Originally written by Doug Moore.
Generally speaking, self-awareness and metal don’t go terribly well together. Too much critical distance from one’s own work can squelch intensity and expose band members as the self-involved douches they often are. Besides, acknowledging weakness ist nicht krieg.
So what does it say that the members of Harvey Milk trash-talk their latest album, A Small Turn of Human Kindness? According to the band’s rhythm section, they deliberately made the album “as pretentious as we possibly could,” complete with “words about total bullshit” and songs named “in the most annoying fashion we could imagine.”

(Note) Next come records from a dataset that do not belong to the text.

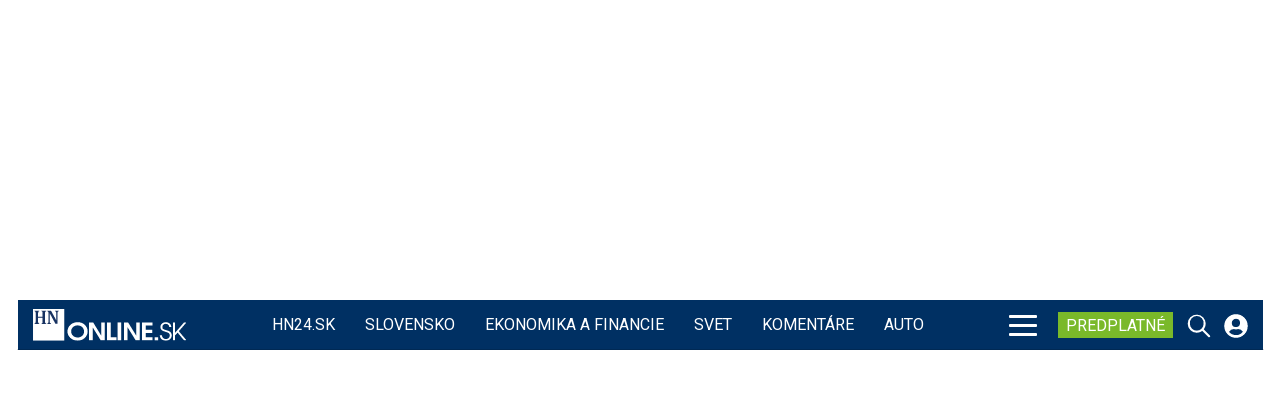

--- FILE ---
content_type: text/vtt
request_url: https://cdn.jwplayer.com/strips/RjTz3KgN-120.vtt
body_size: 660
content:
WEBVTT

00:00.000 --> 00:18.969
RjTz3KgN-120.jpg#xywh=0,0,120,67

00:18.969 --> 00:37.938
RjTz3KgN-120.jpg#xywh=120,0,120,67

00:37.938 --> 00:56.907
RjTz3KgN-120.jpg#xywh=240,0,120,67

00:56.907 --> 01:15.876
RjTz3KgN-120.jpg#xywh=360,0,120,67

01:15.876 --> 01:34.845
RjTz3KgN-120.jpg#xywh=0,67,120,67

01:34.845 --> 01:53.814
RjTz3KgN-120.jpg#xywh=120,67,120,67

01:53.814 --> 02:12.783
RjTz3KgN-120.jpg#xywh=240,67,120,67

02:12.783 --> 02:31.752
RjTz3KgN-120.jpg#xywh=360,67,120,67

02:31.752 --> 02:50.721
RjTz3KgN-120.jpg#xywh=0,134,120,67

02:50.721 --> 03:09.691
RjTz3KgN-120.jpg#xywh=120,134,120,67

03:09.691 --> 03:28.660
RjTz3KgN-120.jpg#xywh=240,134,120,67

03:28.660 --> 03:47.629
RjTz3KgN-120.jpg#xywh=360,134,120,67

03:47.629 --> 04:06.598
RjTz3KgN-120.jpg#xywh=0,201,120,67

04:06.598 --> 04:25.567
RjTz3KgN-120.jpg#xywh=120,201,120,67

04:25.567 --> 04:44.536
RjTz3KgN-120.jpg#xywh=240,201,120,67

04:44.536 --> 05:03.505
RjTz3KgN-120.jpg#xywh=360,201,120,67

05:03.505 --> 05:22.474
RjTz3KgN-120.jpg#xywh=0,268,120,67

05:22.474 --> 05:41.443
RjTz3KgN-120.jpg#xywh=120,268,120,67

05:41.443 --> 06:00.412
RjTz3KgN-120.jpg#xywh=240,268,120,67

06:00.412 --> 06:19.382
RjTz3KgN-120.jpg#xywh=360,268,120,67

06:19.382 --> 06:38.351
RjTz3KgN-120.jpg#xywh=0,335,120,67

06:38.351 --> 06:57.320
RjTz3KgN-120.jpg#xywh=120,335,120,67

06:57.320 --> 07:16.289
RjTz3KgN-120.jpg#xywh=240,335,120,67

07:16.289 --> 07:35.258
RjTz3KgN-120.jpg#xywh=360,335,120,67

07:35.258 --> 07:54.227
RjTz3KgN-120.jpg#xywh=0,402,120,67

07:54.227 --> 08:13.196
RjTz3KgN-120.jpg#xywh=120,402,120,67

08:13.196 --> 08:32.165
RjTz3KgN-120.jpg#xywh=240,402,120,67

08:32.165 --> 08:51.134
RjTz3KgN-120.jpg#xywh=360,402,120,67

08:51.134 --> 09:10.103
RjTz3KgN-120.jpg#xywh=0,469,120,67

09:10.103 --> 09:29.073
RjTz3KgN-120.jpg#xywh=120,469,120,67

09:29.073 --> 09:48.042
RjTz3KgN-120.jpg#xywh=240,469,120,67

These Georgian blues/prog/metal/clusterfuck lifers have a history of taking themselves to task. The above quotes come from an article in which bassist Stephen Tanner and drummer Kyle Spense belittle every single one of the band’s releases, and frontman Creston Spiers has loudly proclaimed his contempt for their last album, Life…The Best Game in Town.
So are Harvey Milk just fucking with us? Is A Small Turn…, as they say, an elaborate joke on their fans? Judging by the album’s gut-wrenching contents, it’s hard to take that claim seriously. Their self-loathing, on the other hand, sounds more convincing than ever. A Small Turn… violently deconstructs blues-based rock music, reducing it to a tangle of go-nowhere guitar lines, mantra-like grooves, and noise, noise, noise.
The album’s story of working-class failure is hard to decipher at first. Spiers’s impossibly ravaged moan, one of Harvey Milk’s most identifiable features, seems to swallow words whole. We’re left to puzzle out meaning from the “annoying” song titles. Each is a declaration of mood or culpability–“I Just Want to Go Home,” “I Am Sick of All This Too,” “I Know This Is All My Fault.”
The songs themselves are just as fractious and enigmatic. A Small Turn… is mostly linear; riffs drone on and on at glacial tempos, precariously piling on layers before vanishing suddenly. The cuts also tend to flow into each other, like the whole shebang was jammed out at a stretch and then dolled up with only the thinnest veneer of overdubbing.
But with repeated spins, the album begins to organize itself into something that resembles a narrative. Fragmentary chord progressions emerge from the murk and align themselves with plot points; a go-nowhere job, deadbeat fatherhood, a car crash, and an eventual suicide, all experienced or witnessed with world-weary fatalism.
And after a while, A Small Turn… almost rawks. Almost. Again and again, Harvey Milk reign themselves in just shy of the hook-slinging appeal that won them their surprise popularity during the late 90s. This album remains earthy but counterintuitive, full of deliberately frustrating pauses and slightly-wrong notes that corrupt otherwise-satisfying blues romps.
I don’t doubt that Harvey Milk intentionally stymie such expectations. They’d probably claim that it’s all part of the swindle they’re perpetrating on their listeners. But A Small Turn…‘s agonized performances and subtle sophistication silence the band’s own self-effacing defense mechanisms. Judging by this difficult, fascinating album, we haven’t been cheated by Harvey Milk. It is Harvey Milk who have been cheated — by the tedium of life, by their smothered aspirations, and by themselves.